Make a verbatim copy of the entries below; pictures stay out.

* BEGIN Recorded information *

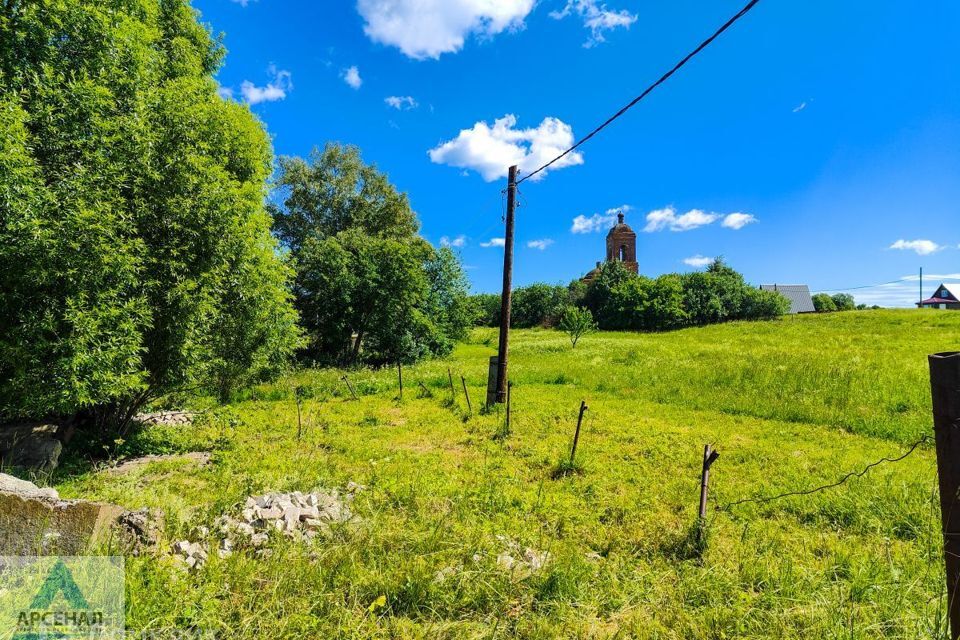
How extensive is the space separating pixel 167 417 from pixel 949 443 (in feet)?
47.8

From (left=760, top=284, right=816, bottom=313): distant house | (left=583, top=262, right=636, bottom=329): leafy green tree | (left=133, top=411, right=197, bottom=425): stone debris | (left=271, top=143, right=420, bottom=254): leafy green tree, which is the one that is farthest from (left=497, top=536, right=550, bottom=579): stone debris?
(left=760, top=284, right=816, bottom=313): distant house

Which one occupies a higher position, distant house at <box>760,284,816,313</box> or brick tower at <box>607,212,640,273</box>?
brick tower at <box>607,212,640,273</box>

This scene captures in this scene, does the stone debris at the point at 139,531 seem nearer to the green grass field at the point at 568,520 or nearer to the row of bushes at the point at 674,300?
the green grass field at the point at 568,520

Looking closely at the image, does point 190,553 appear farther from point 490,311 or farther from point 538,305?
point 490,311

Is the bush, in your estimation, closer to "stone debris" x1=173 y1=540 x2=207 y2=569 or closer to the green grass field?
the green grass field

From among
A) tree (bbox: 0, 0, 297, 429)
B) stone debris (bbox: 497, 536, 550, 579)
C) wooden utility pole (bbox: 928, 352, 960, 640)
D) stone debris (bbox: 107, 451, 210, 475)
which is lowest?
stone debris (bbox: 107, 451, 210, 475)

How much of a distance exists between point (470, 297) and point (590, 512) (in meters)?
27.5

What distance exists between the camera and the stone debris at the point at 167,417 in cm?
1010

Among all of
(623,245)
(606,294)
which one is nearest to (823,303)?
(623,245)

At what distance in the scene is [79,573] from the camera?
10.7ft

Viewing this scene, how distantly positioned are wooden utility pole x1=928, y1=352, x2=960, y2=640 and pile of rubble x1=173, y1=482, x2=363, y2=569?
17.2ft

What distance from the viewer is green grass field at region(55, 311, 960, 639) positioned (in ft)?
11.0
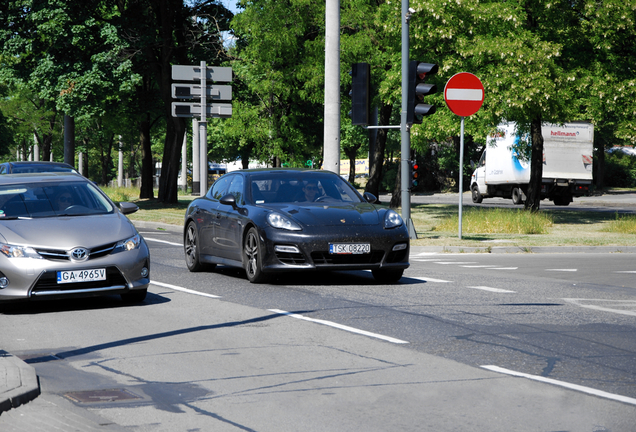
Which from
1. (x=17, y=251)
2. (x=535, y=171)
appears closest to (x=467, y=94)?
(x=535, y=171)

* END Recorded information *

_Finished task_:
How extensive is the space separating pixel 167 417 from pixel 949 443 (in feet)?
47.8

From (left=760, top=284, right=816, bottom=313): distant house | (left=583, top=262, right=636, bottom=329): leafy green tree | (left=133, top=411, right=197, bottom=425): stone debris | (left=271, top=143, right=420, bottom=254): leafy green tree, which is the one that is farthest from (left=497, top=536, right=550, bottom=579): stone debris?
(left=760, top=284, right=816, bottom=313): distant house

Which one occupies a higher position, distant house at <box>760,284,816,313</box> or brick tower at <box>607,212,640,273</box>?
brick tower at <box>607,212,640,273</box>

This scene captures in this scene, does the stone debris at the point at 139,531 seem nearer to the green grass field at the point at 568,520 or nearer to the row of bushes at the point at 674,300?
the green grass field at the point at 568,520

Looking closely at the image, does point 190,553 appear farther from point 490,311 or farther from point 538,305?
point 490,311

Is the bush, in your estimation, closer to "stone debris" x1=173 y1=540 x2=207 y2=569 or closer to the green grass field?
the green grass field

From among
A) tree (bbox: 0, 0, 297, 429)
B) stone debris (bbox: 497, 536, 550, 579)
C) wooden utility pole (bbox: 928, 352, 960, 640)
D) stone debris (bbox: 107, 451, 210, 475)
which is lowest?
stone debris (bbox: 107, 451, 210, 475)

How much of a distance exists between point (470, 297) and point (590, 512) (in meters)?
27.5

What distance exists between the camera and the stone debris at the point at 167,417 in cm?
1010

Among all of
(623,245)
(606,294)
which one is nearest to (823,303)?
(623,245)

At what distance in the scene is [79,573] from the camera?
10.7ft

Viewing this scene, how distantly positioned are wooden utility pole x1=928, y1=352, x2=960, y2=640 and pile of rubble x1=173, y1=482, x2=363, y2=569?
17.2ft

What distance from the viewer is green grass field at region(55, 311, 960, 639) positioned (in ft)?
11.0
Which from
1. (x=17, y=251)
2. (x=535, y=171)
appears closest to (x=467, y=94)?
(x=535, y=171)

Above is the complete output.